▶ [SET TASK] Lay out every line of the records below as a numbered list, skipping blank lines and leaving the pictures out.

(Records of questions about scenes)
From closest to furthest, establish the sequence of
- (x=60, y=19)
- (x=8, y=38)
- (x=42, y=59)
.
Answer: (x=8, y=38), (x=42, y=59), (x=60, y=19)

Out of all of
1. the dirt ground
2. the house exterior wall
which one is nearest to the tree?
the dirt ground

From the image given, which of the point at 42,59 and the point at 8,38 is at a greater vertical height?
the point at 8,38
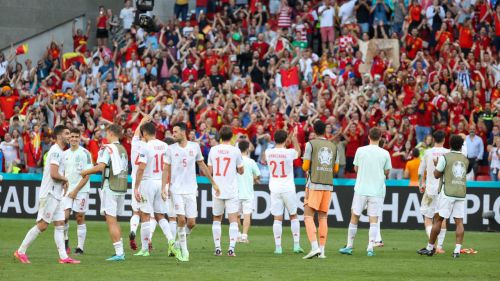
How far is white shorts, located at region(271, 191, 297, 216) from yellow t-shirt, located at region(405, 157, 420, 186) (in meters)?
8.19

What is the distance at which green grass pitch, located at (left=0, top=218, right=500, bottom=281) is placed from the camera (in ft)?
54.7

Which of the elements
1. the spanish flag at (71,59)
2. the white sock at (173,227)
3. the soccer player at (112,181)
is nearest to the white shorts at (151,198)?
the soccer player at (112,181)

▶ [OUTPUT BELOW]
1. From closest to furthest, establish the sequence of
2. - (x=60, y=19)
3. - (x=8, y=38)
4. - (x=42, y=59)
5. .
6. Answer: (x=8, y=38), (x=42, y=59), (x=60, y=19)
7. Out of all of
8. 1. the dirt ground
9. 2. the house exterior wall
10. which one is nearest to the tree?
11. the dirt ground
12. From the image given, which of the point at 42,59 and the point at 8,38 is at a greater vertical height?
13. the point at 8,38
14. How far is white shorts, located at region(271, 191, 297, 216) from yellow t-shirt, located at region(405, 157, 420, 186) (in meters)?
15. 8.19
16. What is the distance at which green grass pitch, located at (left=0, top=218, right=500, bottom=281) is placed from the camera (in ft)?
17. 54.7
18. Which of the elements
19. 1. the spanish flag at (71,59)
20. 2. the white sock at (173,227)
21. 3. the soccer player at (112,181)
22. is nearest to the white shorts at (151,198)?
23. the soccer player at (112,181)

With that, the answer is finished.